Passaram tantos anos nestas últimas semanas. E o tempo feriu e o tempo sarou e o tempo não cura. O tempo limpou a cidade num maremoto discreto e pintou-a de um vermelho gélido.
-O que aconteceu ao ódio?- perguntam-me
– O ódio foi parar a um manicómio. Está lá preso numa camisa-de-forças, a injecções e
calmantes. – Respondo, com os olhos colados à janela.
Não desenvolvi a explicação. Passaram tantos anos, entretanto, de facto. E o ódio ainda tenta fugir, de vez em quando, mesmo sabendo que é em vão e que as amarras e as drogas o prendem à realidade do nunca.
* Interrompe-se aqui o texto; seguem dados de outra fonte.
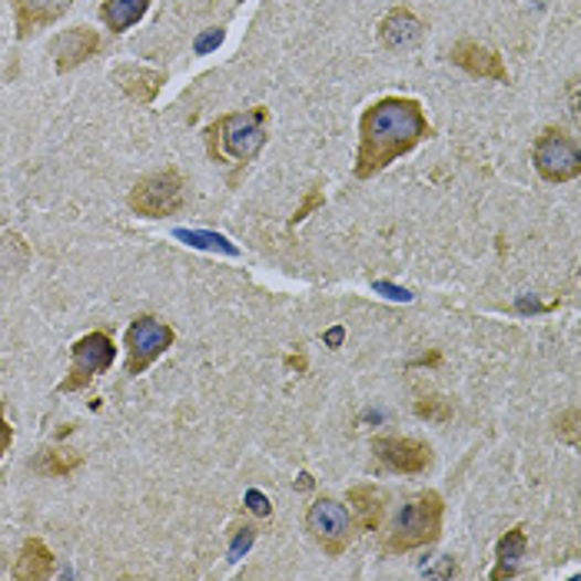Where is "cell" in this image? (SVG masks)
Returning <instances> with one entry per match:
<instances>
[{"label": "cell", "mask_w": 581, "mask_h": 581, "mask_svg": "<svg viewBox=\"0 0 581 581\" xmlns=\"http://www.w3.org/2000/svg\"><path fill=\"white\" fill-rule=\"evenodd\" d=\"M372 452L389 472L399 475H422L432 465V448L409 435H379L372 439Z\"/></svg>", "instance_id": "obj_9"}, {"label": "cell", "mask_w": 581, "mask_h": 581, "mask_svg": "<svg viewBox=\"0 0 581 581\" xmlns=\"http://www.w3.org/2000/svg\"><path fill=\"white\" fill-rule=\"evenodd\" d=\"M127 203L144 220H167V216L183 210V203H187V180L173 167L147 173V177L137 180V187L130 190Z\"/></svg>", "instance_id": "obj_4"}, {"label": "cell", "mask_w": 581, "mask_h": 581, "mask_svg": "<svg viewBox=\"0 0 581 581\" xmlns=\"http://www.w3.org/2000/svg\"><path fill=\"white\" fill-rule=\"evenodd\" d=\"M525 548H528V535H525L521 525H515L511 531H505V538H501L498 548H495L498 564L492 568V581L515 578V574H518V561L525 558Z\"/></svg>", "instance_id": "obj_17"}, {"label": "cell", "mask_w": 581, "mask_h": 581, "mask_svg": "<svg viewBox=\"0 0 581 581\" xmlns=\"http://www.w3.org/2000/svg\"><path fill=\"white\" fill-rule=\"evenodd\" d=\"M34 468L47 478H64L74 468H81V452H67V448H44L34 462Z\"/></svg>", "instance_id": "obj_19"}, {"label": "cell", "mask_w": 581, "mask_h": 581, "mask_svg": "<svg viewBox=\"0 0 581 581\" xmlns=\"http://www.w3.org/2000/svg\"><path fill=\"white\" fill-rule=\"evenodd\" d=\"M14 8V24H18V38L28 41L31 34L51 28L54 21H61L71 8L74 0H11Z\"/></svg>", "instance_id": "obj_11"}, {"label": "cell", "mask_w": 581, "mask_h": 581, "mask_svg": "<svg viewBox=\"0 0 581 581\" xmlns=\"http://www.w3.org/2000/svg\"><path fill=\"white\" fill-rule=\"evenodd\" d=\"M432 134L422 104L412 97H382L359 117V150H356V180H372L399 157L412 154Z\"/></svg>", "instance_id": "obj_1"}, {"label": "cell", "mask_w": 581, "mask_h": 581, "mask_svg": "<svg viewBox=\"0 0 581 581\" xmlns=\"http://www.w3.org/2000/svg\"><path fill=\"white\" fill-rule=\"evenodd\" d=\"M163 74H157V71H144V67H124V71H117V84H120V91L127 94V97H134L137 104H154V97L160 94V87H163Z\"/></svg>", "instance_id": "obj_16"}, {"label": "cell", "mask_w": 581, "mask_h": 581, "mask_svg": "<svg viewBox=\"0 0 581 581\" xmlns=\"http://www.w3.org/2000/svg\"><path fill=\"white\" fill-rule=\"evenodd\" d=\"M117 359V346L107 332H87L71 346V369L67 379L57 385V392H81L87 389L101 372H107Z\"/></svg>", "instance_id": "obj_7"}, {"label": "cell", "mask_w": 581, "mask_h": 581, "mask_svg": "<svg viewBox=\"0 0 581 581\" xmlns=\"http://www.w3.org/2000/svg\"><path fill=\"white\" fill-rule=\"evenodd\" d=\"M554 432H558V439H564L568 445H578V409H574V405L564 409V412L554 419Z\"/></svg>", "instance_id": "obj_22"}, {"label": "cell", "mask_w": 581, "mask_h": 581, "mask_svg": "<svg viewBox=\"0 0 581 581\" xmlns=\"http://www.w3.org/2000/svg\"><path fill=\"white\" fill-rule=\"evenodd\" d=\"M442 518H445V501L439 492L425 488L419 495H412L392 518L389 535H385V551L392 554H405L425 545H435L442 535Z\"/></svg>", "instance_id": "obj_3"}, {"label": "cell", "mask_w": 581, "mask_h": 581, "mask_svg": "<svg viewBox=\"0 0 581 581\" xmlns=\"http://www.w3.org/2000/svg\"><path fill=\"white\" fill-rule=\"evenodd\" d=\"M250 501H253V511H260V515H270V501H266L260 492H250Z\"/></svg>", "instance_id": "obj_26"}, {"label": "cell", "mask_w": 581, "mask_h": 581, "mask_svg": "<svg viewBox=\"0 0 581 581\" xmlns=\"http://www.w3.org/2000/svg\"><path fill=\"white\" fill-rule=\"evenodd\" d=\"M270 130V110L266 107H250L243 114H226L207 130V150L216 163H250Z\"/></svg>", "instance_id": "obj_2"}, {"label": "cell", "mask_w": 581, "mask_h": 581, "mask_svg": "<svg viewBox=\"0 0 581 581\" xmlns=\"http://www.w3.org/2000/svg\"><path fill=\"white\" fill-rule=\"evenodd\" d=\"M11 439H14V432L4 419V409H0V458H4V452L11 448Z\"/></svg>", "instance_id": "obj_24"}, {"label": "cell", "mask_w": 581, "mask_h": 581, "mask_svg": "<svg viewBox=\"0 0 581 581\" xmlns=\"http://www.w3.org/2000/svg\"><path fill=\"white\" fill-rule=\"evenodd\" d=\"M415 415L419 419H425V422H448L452 419V402L448 399H442V395H422V399H415Z\"/></svg>", "instance_id": "obj_20"}, {"label": "cell", "mask_w": 581, "mask_h": 581, "mask_svg": "<svg viewBox=\"0 0 581 581\" xmlns=\"http://www.w3.org/2000/svg\"><path fill=\"white\" fill-rule=\"evenodd\" d=\"M306 531L329 558H339L352 545V515L339 498L319 495L306 511Z\"/></svg>", "instance_id": "obj_6"}, {"label": "cell", "mask_w": 581, "mask_h": 581, "mask_svg": "<svg viewBox=\"0 0 581 581\" xmlns=\"http://www.w3.org/2000/svg\"><path fill=\"white\" fill-rule=\"evenodd\" d=\"M173 339H177V332L163 319H157V316H137L130 323V329H127V339H124L127 342V372L130 376L147 372L173 346Z\"/></svg>", "instance_id": "obj_8"}, {"label": "cell", "mask_w": 581, "mask_h": 581, "mask_svg": "<svg viewBox=\"0 0 581 581\" xmlns=\"http://www.w3.org/2000/svg\"><path fill=\"white\" fill-rule=\"evenodd\" d=\"M531 163H535V173L545 180V183H571L581 177V154H578V144L564 134V130H541L535 137V147H531Z\"/></svg>", "instance_id": "obj_5"}, {"label": "cell", "mask_w": 581, "mask_h": 581, "mask_svg": "<svg viewBox=\"0 0 581 581\" xmlns=\"http://www.w3.org/2000/svg\"><path fill=\"white\" fill-rule=\"evenodd\" d=\"M51 574H54V551L41 538H28V545L14 564V578L18 581H47Z\"/></svg>", "instance_id": "obj_15"}, {"label": "cell", "mask_w": 581, "mask_h": 581, "mask_svg": "<svg viewBox=\"0 0 581 581\" xmlns=\"http://www.w3.org/2000/svg\"><path fill=\"white\" fill-rule=\"evenodd\" d=\"M177 236H180L183 243H190V246L220 250V253H226V256H236V246H233V243H226L220 233H187V230H177Z\"/></svg>", "instance_id": "obj_21"}, {"label": "cell", "mask_w": 581, "mask_h": 581, "mask_svg": "<svg viewBox=\"0 0 581 581\" xmlns=\"http://www.w3.org/2000/svg\"><path fill=\"white\" fill-rule=\"evenodd\" d=\"M97 51H101V34L91 31V28H74V31L61 34L57 44H54L57 74H71L74 67L87 64Z\"/></svg>", "instance_id": "obj_12"}, {"label": "cell", "mask_w": 581, "mask_h": 581, "mask_svg": "<svg viewBox=\"0 0 581 581\" xmlns=\"http://www.w3.org/2000/svg\"><path fill=\"white\" fill-rule=\"evenodd\" d=\"M448 61H452L455 67H462L468 77L495 81V84H505V81H508L505 61H501L492 47H485V44H478V41H458V44H452Z\"/></svg>", "instance_id": "obj_10"}, {"label": "cell", "mask_w": 581, "mask_h": 581, "mask_svg": "<svg viewBox=\"0 0 581 581\" xmlns=\"http://www.w3.org/2000/svg\"><path fill=\"white\" fill-rule=\"evenodd\" d=\"M346 501L352 505V518L359 525V531H376L379 521H382V511H385V495L376 488V485H352Z\"/></svg>", "instance_id": "obj_14"}, {"label": "cell", "mask_w": 581, "mask_h": 581, "mask_svg": "<svg viewBox=\"0 0 581 581\" xmlns=\"http://www.w3.org/2000/svg\"><path fill=\"white\" fill-rule=\"evenodd\" d=\"M319 203H323V193H319V187H313V190H309V197L303 200V207L296 210V216H293V223H299V220H306V216H309V213H313V210H316Z\"/></svg>", "instance_id": "obj_23"}, {"label": "cell", "mask_w": 581, "mask_h": 581, "mask_svg": "<svg viewBox=\"0 0 581 581\" xmlns=\"http://www.w3.org/2000/svg\"><path fill=\"white\" fill-rule=\"evenodd\" d=\"M422 38H425V24H422L409 8H392V11L382 18V24H379V41H382V47H389V51L415 47Z\"/></svg>", "instance_id": "obj_13"}, {"label": "cell", "mask_w": 581, "mask_h": 581, "mask_svg": "<svg viewBox=\"0 0 581 581\" xmlns=\"http://www.w3.org/2000/svg\"><path fill=\"white\" fill-rule=\"evenodd\" d=\"M147 11H150V0H107L101 8V21L107 24L110 34H124L134 24H140Z\"/></svg>", "instance_id": "obj_18"}, {"label": "cell", "mask_w": 581, "mask_h": 581, "mask_svg": "<svg viewBox=\"0 0 581 581\" xmlns=\"http://www.w3.org/2000/svg\"><path fill=\"white\" fill-rule=\"evenodd\" d=\"M220 41H223V34H207V38H200V41H197V51L203 54V51H210V47H216Z\"/></svg>", "instance_id": "obj_25"}]
</instances>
Aquela paulada de nostalgia recorda-me aqueles tempos. Eu escalava um muro de pedra para escapar ao maremoto. Chego a sentir as pontas dos dedos arderem novamente, no esforço para não escorregarem das falhas da pedra a que agarrava a minha vida. Olhava para baixo num medo frio, os ossos doridos, o sangue a pulsar frenético e vivia para não morrer. Escalei, sem olhar para trás. Quando cheguei ao cume, caí de um cansaço limite, acordei horas depois.
Tudo o resto é vago. É água e pedra, não sei.
Não mais olhei para trás, fiz-me de pedra e bebi a água de um trago. E a água cresceu em novo maremoto em mim. Desfiz-me num orgulho tal que quase me inflamava a vista. Toda eu me desfazia em água, num renascer triunfal.
Não é que nada esteja certo. Mas também o não estava naquele dia e eu escalei. E escalarei até ao meu novo cume. Quanto ao ódio cuidarei dele como a um gato felpudo que cintila nos meus olhos. Não culpo o tempo que não sara como esperam que faça. Ele nutre. É tudo o que espero dele.